74 - Rappelant la destination du local figurant au bail commercial, l'appelante soutient que M. [K] savait que les travaux qu'il a réalisés en 2012 étaient insuffisants compte tenu des études pratiquées en amont et qu'il lui a donc loué en toute connaissance de cause un local non conforme.
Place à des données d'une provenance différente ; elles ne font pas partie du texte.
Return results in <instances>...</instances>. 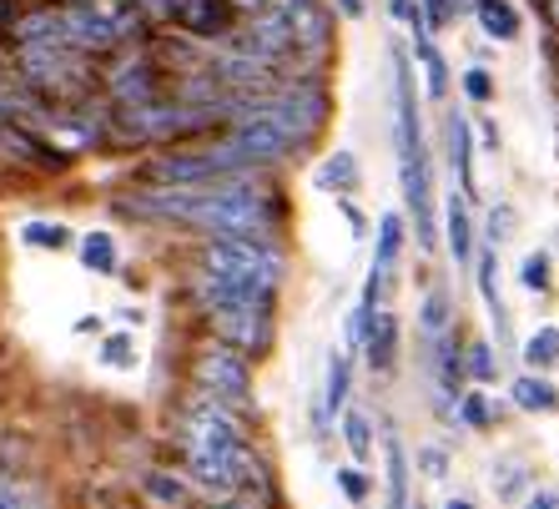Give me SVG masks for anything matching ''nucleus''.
Wrapping results in <instances>:
<instances>
[{
	"label": "nucleus",
	"instance_id": "393cba45",
	"mask_svg": "<svg viewBox=\"0 0 559 509\" xmlns=\"http://www.w3.org/2000/svg\"><path fill=\"white\" fill-rule=\"evenodd\" d=\"M21 237H26L31 248H66V242H71L66 227H56V223H26L21 227Z\"/></svg>",
	"mask_w": 559,
	"mask_h": 509
},
{
	"label": "nucleus",
	"instance_id": "4c0bfd02",
	"mask_svg": "<svg viewBox=\"0 0 559 509\" xmlns=\"http://www.w3.org/2000/svg\"><path fill=\"white\" fill-rule=\"evenodd\" d=\"M207 509H248V505H237V499H217V505H207Z\"/></svg>",
	"mask_w": 559,
	"mask_h": 509
},
{
	"label": "nucleus",
	"instance_id": "f704fd0d",
	"mask_svg": "<svg viewBox=\"0 0 559 509\" xmlns=\"http://www.w3.org/2000/svg\"><path fill=\"white\" fill-rule=\"evenodd\" d=\"M424 15H429V26H439L443 15H449V0H424Z\"/></svg>",
	"mask_w": 559,
	"mask_h": 509
},
{
	"label": "nucleus",
	"instance_id": "ddd939ff",
	"mask_svg": "<svg viewBox=\"0 0 559 509\" xmlns=\"http://www.w3.org/2000/svg\"><path fill=\"white\" fill-rule=\"evenodd\" d=\"M389 509H408V454H404V439L389 434Z\"/></svg>",
	"mask_w": 559,
	"mask_h": 509
},
{
	"label": "nucleus",
	"instance_id": "9d476101",
	"mask_svg": "<svg viewBox=\"0 0 559 509\" xmlns=\"http://www.w3.org/2000/svg\"><path fill=\"white\" fill-rule=\"evenodd\" d=\"M443 233H449V252L454 262H468L474 258V227H468V197H449V208H443Z\"/></svg>",
	"mask_w": 559,
	"mask_h": 509
},
{
	"label": "nucleus",
	"instance_id": "a878e982",
	"mask_svg": "<svg viewBox=\"0 0 559 509\" xmlns=\"http://www.w3.org/2000/svg\"><path fill=\"white\" fill-rule=\"evenodd\" d=\"M418 61H424V71H429V92L433 96H443V86H449V76H443V61H439V51H433L429 40L418 36Z\"/></svg>",
	"mask_w": 559,
	"mask_h": 509
},
{
	"label": "nucleus",
	"instance_id": "423d86ee",
	"mask_svg": "<svg viewBox=\"0 0 559 509\" xmlns=\"http://www.w3.org/2000/svg\"><path fill=\"white\" fill-rule=\"evenodd\" d=\"M237 171H242V162L217 146V152H177V157H162L152 167V177L156 182H171V187H207V182H227Z\"/></svg>",
	"mask_w": 559,
	"mask_h": 509
},
{
	"label": "nucleus",
	"instance_id": "2eb2a0df",
	"mask_svg": "<svg viewBox=\"0 0 559 509\" xmlns=\"http://www.w3.org/2000/svg\"><path fill=\"white\" fill-rule=\"evenodd\" d=\"M479 287H484V303H489V313H495V333L504 339L509 333V318H504V298H499V258H495V248L479 258Z\"/></svg>",
	"mask_w": 559,
	"mask_h": 509
},
{
	"label": "nucleus",
	"instance_id": "bb28decb",
	"mask_svg": "<svg viewBox=\"0 0 559 509\" xmlns=\"http://www.w3.org/2000/svg\"><path fill=\"white\" fill-rule=\"evenodd\" d=\"M468 374H474V379L479 383H489L495 379V348H489V343H468Z\"/></svg>",
	"mask_w": 559,
	"mask_h": 509
},
{
	"label": "nucleus",
	"instance_id": "4be33fe9",
	"mask_svg": "<svg viewBox=\"0 0 559 509\" xmlns=\"http://www.w3.org/2000/svg\"><path fill=\"white\" fill-rule=\"evenodd\" d=\"M449 323H454V318H449V298H443V293H429V303H424V339H449Z\"/></svg>",
	"mask_w": 559,
	"mask_h": 509
},
{
	"label": "nucleus",
	"instance_id": "b1692460",
	"mask_svg": "<svg viewBox=\"0 0 559 509\" xmlns=\"http://www.w3.org/2000/svg\"><path fill=\"white\" fill-rule=\"evenodd\" d=\"M520 283L530 287V293H549V258L545 252H530V258L520 262Z\"/></svg>",
	"mask_w": 559,
	"mask_h": 509
},
{
	"label": "nucleus",
	"instance_id": "c756f323",
	"mask_svg": "<svg viewBox=\"0 0 559 509\" xmlns=\"http://www.w3.org/2000/svg\"><path fill=\"white\" fill-rule=\"evenodd\" d=\"M489 399H479V393H468L464 399V409H459V414H464V424H474V429H484V424H489Z\"/></svg>",
	"mask_w": 559,
	"mask_h": 509
},
{
	"label": "nucleus",
	"instance_id": "9b49d317",
	"mask_svg": "<svg viewBox=\"0 0 559 509\" xmlns=\"http://www.w3.org/2000/svg\"><path fill=\"white\" fill-rule=\"evenodd\" d=\"M443 137H449V162H454L459 182H464V192H468V182H474V142H468V117L449 111V117H443Z\"/></svg>",
	"mask_w": 559,
	"mask_h": 509
},
{
	"label": "nucleus",
	"instance_id": "aec40b11",
	"mask_svg": "<svg viewBox=\"0 0 559 509\" xmlns=\"http://www.w3.org/2000/svg\"><path fill=\"white\" fill-rule=\"evenodd\" d=\"M81 262H86L92 273H117V242L106 233H92L81 242Z\"/></svg>",
	"mask_w": 559,
	"mask_h": 509
},
{
	"label": "nucleus",
	"instance_id": "2f4dec72",
	"mask_svg": "<svg viewBox=\"0 0 559 509\" xmlns=\"http://www.w3.org/2000/svg\"><path fill=\"white\" fill-rule=\"evenodd\" d=\"M0 509H31L26 489H21V484H11V480H0Z\"/></svg>",
	"mask_w": 559,
	"mask_h": 509
},
{
	"label": "nucleus",
	"instance_id": "cd10ccee",
	"mask_svg": "<svg viewBox=\"0 0 559 509\" xmlns=\"http://www.w3.org/2000/svg\"><path fill=\"white\" fill-rule=\"evenodd\" d=\"M464 92L474 96V102H489V96H495V76H489L484 66H474V71L464 76Z\"/></svg>",
	"mask_w": 559,
	"mask_h": 509
},
{
	"label": "nucleus",
	"instance_id": "ea45409f",
	"mask_svg": "<svg viewBox=\"0 0 559 509\" xmlns=\"http://www.w3.org/2000/svg\"><path fill=\"white\" fill-rule=\"evenodd\" d=\"M414 509H418V505H414Z\"/></svg>",
	"mask_w": 559,
	"mask_h": 509
},
{
	"label": "nucleus",
	"instance_id": "4468645a",
	"mask_svg": "<svg viewBox=\"0 0 559 509\" xmlns=\"http://www.w3.org/2000/svg\"><path fill=\"white\" fill-rule=\"evenodd\" d=\"M509 399H514L520 409H530V414H549V409H559V389L545 383V379H514Z\"/></svg>",
	"mask_w": 559,
	"mask_h": 509
},
{
	"label": "nucleus",
	"instance_id": "a211bd4d",
	"mask_svg": "<svg viewBox=\"0 0 559 509\" xmlns=\"http://www.w3.org/2000/svg\"><path fill=\"white\" fill-rule=\"evenodd\" d=\"M399 248H404V223H399V217H383V223H378V258H373V273H383L389 277V268H393V258H399Z\"/></svg>",
	"mask_w": 559,
	"mask_h": 509
},
{
	"label": "nucleus",
	"instance_id": "72a5a7b5",
	"mask_svg": "<svg viewBox=\"0 0 559 509\" xmlns=\"http://www.w3.org/2000/svg\"><path fill=\"white\" fill-rule=\"evenodd\" d=\"M524 509H559V495H549V489H539V495L524 499Z\"/></svg>",
	"mask_w": 559,
	"mask_h": 509
},
{
	"label": "nucleus",
	"instance_id": "6e6552de",
	"mask_svg": "<svg viewBox=\"0 0 559 509\" xmlns=\"http://www.w3.org/2000/svg\"><path fill=\"white\" fill-rule=\"evenodd\" d=\"M364 353H368V364H373L378 374L393 368V358H399V318L373 313V328L364 333Z\"/></svg>",
	"mask_w": 559,
	"mask_h": 509
},
{
	"label": "nucleus",
	"instance_id": "39448f33",
	"mask_svg": "<svg viewBox=\"0 0 559 509\" xmlns=\"http://www.w3.org/2000/svg\"><path fill=\"white\" fill-rule=\"evenodd\" d=\"M187 449H248V434L237 424L233 404H222V399H197L187 409Z\"/></svg>",
	"mask_w": 559,
	"mask_h": 509
},
{
	"label": "nucleus",
	"instance_id": "c9c22d12",
	"mask_svg": "<svg viewBox=\"0 0 559 509\" xmlns=\"http://www.w3.org/2000/svg\"><path fill=\"white\" fill-rule=\"evenodd\" d=\"M338 5H343V15H358V11H364V0H338Z\"/></svg>",
	"mask_w": 559,
	"mask_h": 509
},
{
	"label": "nucleus",
	"instance_id": "f3484780",
	"mask_svg": "<svg viewBox=\"0 0 559 509\" xmlns=\"http://www.w3.org/2000/svg\"><path fill=\"white\" fill-rule=\"evenodd\" d=\"M524 364L530 368H555L559 364V328L555 323L534 328L530 339H524Z\"/></svg>",
	"mask_w": 559,
	"mask_h": 509
},
{
	"label": "nucleus",
	"instance_id": "0eeeda50",
	"mask_svg": "<svg viewBox=\"0 0 559 509\" xmlns=\"http://www.w3.org/2000/svg\"><path fill=\"white\" fill-rule=\"evenodd\" d=\"M187 470L207 495H233V489H242L248 474H258L248 449H187Z\"/></svg>",
	"mask_w": 559,
	"mask_h": 509
},
{
	"label": "nucleus",
	"instance_id": "f257e3e1",
	"mask_svg": "<svg viewBox=\"0 0 559 509\" xmlns=\"http://www.w3.org/2000/svg\"><path fill=\"white\" fill-rule=\"evenodd\" d=\"M202 273L227 277V283H242L252 293H277V277H283V252L273 248V237H217L202 252Z\"/></svg>",
	"mask_w": 559,
	"mask_h": 509
},
{
	"label": "nucleus",
	"instance_id": "20e7f679",
	"mask_svg": "<svg viewBox=\"0 0 559 509\" xmlns=\"http://www.w3.org/2000/svg\"><path fill=\"white\" fill-rule=\"evenodd\" d=\"M212 323H217L222 343H233V348H242V353H262L273 343V298L212 308Z\"/></svg>",
	"mask_w": 559,
	"mask_h": 509
},
{
	"label": "nucleus",
	"instance_id": "7c9ffc66",
	"mask_svg": "<svg viewBox=\"0 0 559 509\" xmlns=\"http://www.w3.org/2000/svg\"><path fill=\"white\" fill-rule=\"evenodd\" d=\"M146 489H152L156 499H167V505H177V499H182V484L167 480V474H152V480H146Z\"/></svg>",
	"mask_w": 559,
	"mask_h": 509
},
{
	"label": "nucleus",
	"instance_id": "412c9836",
	"mask_svg": "<svg viewBox=\"0 0 559 509\" xmlns=\"http://www.w3.org/2000/svg\"><path fill=\"white\" fill-rule=\"evenodd\" d=\"M343 439H348L353 459H368L373 454V429H368V418L353 409V414H343Z\"/></svg>",
	"mask_w": 559,
	"mask_h": 509
},
{
	"label": "nucleus",
	"instance_id": "f8f14e48",
	"mask_svg": "<svg viewBox=\"0 0 559 509\" xmlns=\"http://www.w3.org/2000/svg\"><path fill=\"white\" fill-rule=\"evenodd\" d=\"M111 92H117L127 106H142V102H152V66H146V61H131V66H121V71H117V81H111Z\"/></svg>",
	"mask_w": 559,
	"mask_h": 509
},
{
	"label": "nucleus",
	"instance_id": "dca6fc26",
	"mask_svg": "<svg viewBox=\"0 0 559 509\" xmlns=\"http://www.w3.org/2000/svg\"><path fill=\"white\" fill-rule=\"evenodd\" d=\"M479 26L495 40H514L520 36V15H514L509 0H479Z\"/></svg>",
	"mask_w": 559,
	"mask_h": 509
},
{
	"label": "nucleus",
	"instance_id": "f03ea898",
	"mask_svg": "<svg viewBox=\"0 0 559 509\" xmlns=\"http://www.w3.org/2000/svg\"><path fill=\"white\" fill-rule=\"evenodd\" d=\"M393 71H399V162H404V192H408L414 217H418V242L429 248V242H433V223H429V157H424V142H418V102H414V81H408L404 56H393Z\"/></svg>",
	"mask_w": 559,
	"mask_h": 509
},
{
	"label": "nucleus",
	"instance_id": "1a4fd4ad",
	"mask_svg": "<svg viewBox=\"0 0 559 509\" xmlns=\"http://www.w3.org/2000/svg\"><path fill=\"white\" fill-rule=\"evenodd\" d=\"M177 15H182L197 36H217L233 21V5L227 0H177Z\"/></svg>",
	"mask_w": 559,
	"mask_h": 509
},
{
	"label": "nucleus",
	"instance_id": "6ab92c4d",
	"mask_svg": "<svg viewBox=\"0 0 559 509\" xmlns=\"http://www.w3.org/2000/svg\"><path fill=\"white\" fill-rule=\"evenodd\" d=\"M358 182V162H353V152H333V157L318 167V187H333V192H348V187Z\"/></svg>",
	"mask_w": 559,
	"mask_h": 509
},
{
	"label": "nucleus",
	"instance_id": "58836bf2",
	"mask_svg": "<svg viewBox=\"0 0 559 509\" xmlns=\"http://www.w3.org/2000/svg\"><path fill=\"white\" fill-rule=\"evenodd\" d=\"M443 509H474V505H468V499H449V505H443Z\"/></svg>",
	"mask_w": 559,
	"mask_h": 509
},
{
	"label": "nucleus",
	"instance_id": "5701e85b",
	"mask_svg": "<svg viewBox=\"0 0 559 509\" xmlns=\"http://www.w3.org/2000/svg\"><path fill=\"white\" fill-rule=\"evenodd\" d=\"M348 409V358H333L328 364V414H343Z\"/></svg>",
	"mask_w": 559,
	"mask_h": 509
},
{
	"label": "nucleus",
	"instance_id": "e433bc0d",
	"mask_svg": "<svg viewBox=\"0 0 559 509\" xmlns=\"http://www.w3.org/2000/svg\"><path fill=\"white\" fill-rule=\"evenodd\" d=\"M233 5H242V11H262L267 0H233Z\"/></svg>",
	"mask_w": 559,
	"mask_h": 509
},
{
	"label": "nucleus",
	"instance_id": "473e14b6",
	"mask_svg": "<svg viewBox=\"0 0 559 509\" xmlns=\"http://www.w3.org/2000/svg\"><path fill=\"white\" fill-rule=\"evenodd\" d=\"M338 484H343V495H348L353 505H358V499L368 495V480H364V474H358V470H343V474H338Z\"/></svg>",
	"mask_w": 559,
	"mask_h": 509
},
{
	"label": "nucleus",
	"instance_id": "c85d7f7f",
	"mask_svg": "<svg viewBox=\"0 0 559 509\" xmlns=\"http://www.w3.org/2000/svg\"><path fill=\"white\" fill-rule=\"evenodd\" d=\"M102 358H106L111 368H131V339H127V333H117V339H106Z\"/></svg>",
	"mask_w": 559,
	"mask_h": 509
},
{
	"label": "nucleus",
	"instance_id": "7ed1b4c3",
	"mask_svg": "<svg viewBox=\"0 0 559 509\" xmlns=\"http://www.w3.org/2000/svg\"><path fill=\"white\" fill-rule=\"evenodd\" d=\"M197 383H202V393L222 399V404H248V393H252L248 353L233 348V343L207 348L202 353V364H197Z\"/></svg>",
	"mask_w": 559,
	"mask_h": 509
}]
</instances>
Alors que les travaux à réaliser ne peuvent être considérés comme de l'entretien ou des réparations à charge du locataire, elle demande que les bailleurs respectifs la relèvent indemne de toute condamnation.

Sur ce

75 - Conformément à l'article 651 du code civil, la victime d'un trouble du voisinage émanant d'un immeuble donné en location peut en demander réparation au propriétaire, qui peut être condamné in solidum avec son locataire.

En l'espèce, s'il appartenait au bailleur de mettre le logement en conformité avec la l'activité de cours de danse qui était mentionné au bail commercial conclu avec Rythmes et Cie, cette dernière a également développé des soirées de spectacles en semaine et week-end de 22 h à 2h du matin accueillant du public au-delà de simples cours de danse, qui n'étaient pas prévues au bail et qui ont occasionné des troubles de voisina important.
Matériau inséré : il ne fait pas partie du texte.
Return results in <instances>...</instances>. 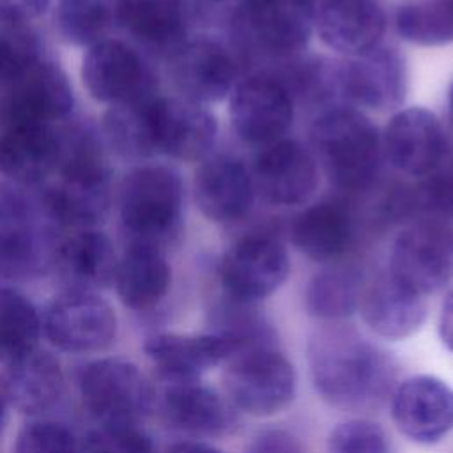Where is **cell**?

Au-delà l'étude d'impact et la pose d'un limiteur relève de la compétence de la société de danse.

Enfin, Rythmes et Cie ne produit aucun courrier adressé au bailleur dans lequel elle lui aurait demandé la réalisation de travaux pour lui permettre de continuer son activité d'exploitation d'une salle de spectacle ni n'a cessé son acivité nocturne depuis le début de la procédure.

76 - La demande de l'appelante sera par conséquent rejetée et le jugement confirmé de ce chef.

VI - Sur les dépens et les frais irrépétibles

77 - La société Rythmes et Cie, succombant en son appel sera condamnée in solidum avec M. [K] et la SCI LCR aux dépens outre le versement à Mme [V] de la somme complémentaire de 3.500 euros et à Mme [M] la somme de 1.000 euros au titre des frais irrépétibles engagés en cause d'appel.

PAR CES MOTIFS

La Cour,

Constate l'intervention volontaire de Mme [M],

Confirme le jugement déféré sauf en ce qu'il a débouté Mme [V] de sa demande de préjudice pour perte de loyer et limité son préjudice financier à la somme de 15.000 euros,

Statuant à nouveau des chefs du jugement infirmés et y ajoutant,

Condamne in solidum la SAS Rythmes et Cie, M. [K] et la SCI LCR à verser à Mme [V] les sommes de :

- 7.000 euros au titre de la perte de loyer jusqu'à juin 2022,

- 168.000 euros au titre de la moins-value lors de la vente du bien immobilier,

Déclare irrecevable Mme [V] en ses demandes au titre de la perte de chance d'avoir pu louer le bien entre juin 2022 et avril 2024,

Dit que les travaux ordonnés par le jugement déféré seront réalisés au profit de Mme [M], sous astreinte à son bénéfice,

Condamne in solidum la SAS Rythmes et Cie, M. [K] et la SCI LCR à verser à Mme [V] la somme complémentaire de 3.500 euros au titre des frais irrépétibles engagés en cause d'appel,

Condamne in solidum la SAS Rythmes et Cie, M. [K] et la SCI LCR à verser à Mme [M] la somme de 1.000 euros au titre des frais irrépétibles engagés,

Déboute la SAS Rythmes et Cie de sa demande au titre de l'article 700 du code de procédure civile

Condamne in solidum la SAS Rythmes et Cie, M. [K] et la SCI LCR aux dépens.

Le présent arrêt a été signé par Laurence MICHEL, présidente, et par Vincent BRUGERE, greffier, auquel la minute de la décision a été remise par le magistrat signataire.